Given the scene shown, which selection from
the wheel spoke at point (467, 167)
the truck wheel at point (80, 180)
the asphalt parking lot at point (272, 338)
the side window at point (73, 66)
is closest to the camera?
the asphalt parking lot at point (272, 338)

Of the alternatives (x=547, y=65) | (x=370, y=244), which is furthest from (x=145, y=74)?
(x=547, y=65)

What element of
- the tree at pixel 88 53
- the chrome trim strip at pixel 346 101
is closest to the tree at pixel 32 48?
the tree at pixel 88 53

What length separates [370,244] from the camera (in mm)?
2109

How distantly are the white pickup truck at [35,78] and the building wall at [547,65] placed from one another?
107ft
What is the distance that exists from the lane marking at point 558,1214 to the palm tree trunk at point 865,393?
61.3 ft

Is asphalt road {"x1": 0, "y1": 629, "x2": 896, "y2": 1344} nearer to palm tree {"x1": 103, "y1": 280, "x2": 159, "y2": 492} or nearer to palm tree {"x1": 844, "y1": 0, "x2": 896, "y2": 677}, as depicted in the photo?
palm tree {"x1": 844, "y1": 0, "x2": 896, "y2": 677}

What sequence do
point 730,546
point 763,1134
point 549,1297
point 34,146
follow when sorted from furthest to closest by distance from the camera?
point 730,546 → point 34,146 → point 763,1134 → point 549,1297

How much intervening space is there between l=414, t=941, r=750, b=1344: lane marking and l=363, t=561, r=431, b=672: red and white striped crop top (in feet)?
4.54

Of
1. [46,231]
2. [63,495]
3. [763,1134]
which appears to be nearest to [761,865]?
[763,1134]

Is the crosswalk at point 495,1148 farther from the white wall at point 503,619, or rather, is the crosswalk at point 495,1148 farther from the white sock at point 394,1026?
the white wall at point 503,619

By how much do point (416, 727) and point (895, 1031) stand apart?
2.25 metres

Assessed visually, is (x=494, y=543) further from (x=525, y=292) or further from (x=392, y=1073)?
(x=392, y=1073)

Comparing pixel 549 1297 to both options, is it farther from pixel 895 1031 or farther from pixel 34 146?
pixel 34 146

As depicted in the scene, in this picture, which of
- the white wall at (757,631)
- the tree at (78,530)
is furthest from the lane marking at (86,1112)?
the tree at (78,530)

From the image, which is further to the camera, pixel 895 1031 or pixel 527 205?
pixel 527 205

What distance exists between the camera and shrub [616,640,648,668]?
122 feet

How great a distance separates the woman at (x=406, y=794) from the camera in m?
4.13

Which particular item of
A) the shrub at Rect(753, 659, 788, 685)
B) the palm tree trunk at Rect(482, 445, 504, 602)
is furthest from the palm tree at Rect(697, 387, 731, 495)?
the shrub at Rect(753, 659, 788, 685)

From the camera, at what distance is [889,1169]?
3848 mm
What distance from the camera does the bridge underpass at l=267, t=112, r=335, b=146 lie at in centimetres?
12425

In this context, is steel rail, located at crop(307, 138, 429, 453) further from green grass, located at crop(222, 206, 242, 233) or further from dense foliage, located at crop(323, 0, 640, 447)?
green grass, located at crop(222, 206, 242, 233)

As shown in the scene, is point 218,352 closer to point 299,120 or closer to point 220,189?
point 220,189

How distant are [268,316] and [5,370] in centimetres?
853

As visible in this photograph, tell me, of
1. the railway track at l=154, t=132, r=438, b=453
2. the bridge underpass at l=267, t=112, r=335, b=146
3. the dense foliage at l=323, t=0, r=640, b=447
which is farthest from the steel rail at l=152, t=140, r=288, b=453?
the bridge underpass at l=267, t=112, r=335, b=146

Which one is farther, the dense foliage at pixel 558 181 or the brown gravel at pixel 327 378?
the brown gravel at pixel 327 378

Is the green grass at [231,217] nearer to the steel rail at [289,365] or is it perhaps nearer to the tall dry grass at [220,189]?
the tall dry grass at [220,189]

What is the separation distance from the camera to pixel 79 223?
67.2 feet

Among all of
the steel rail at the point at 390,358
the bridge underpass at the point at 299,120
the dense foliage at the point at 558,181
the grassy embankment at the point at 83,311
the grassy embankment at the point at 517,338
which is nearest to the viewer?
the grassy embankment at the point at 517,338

━━━━━━━━━━━━━━━━

Format the lines above, from the line holding "Among all of" through the end of the records, as a two-column CSV with columns named item and answer. Put each line's text and its answer in one quoted field apiece, with line breaks turned into spaces.

item,answer
"Among all of the steel rail at the point at 390,358 the bridge underpass at the point at 299,120 the dense foliage at the point at 558,181 the grassy embankment at the point at 83,311 the grassy embankment at the point at 517,338 which is nearest to the viewer?","the grassy embankment at the point at 517,338"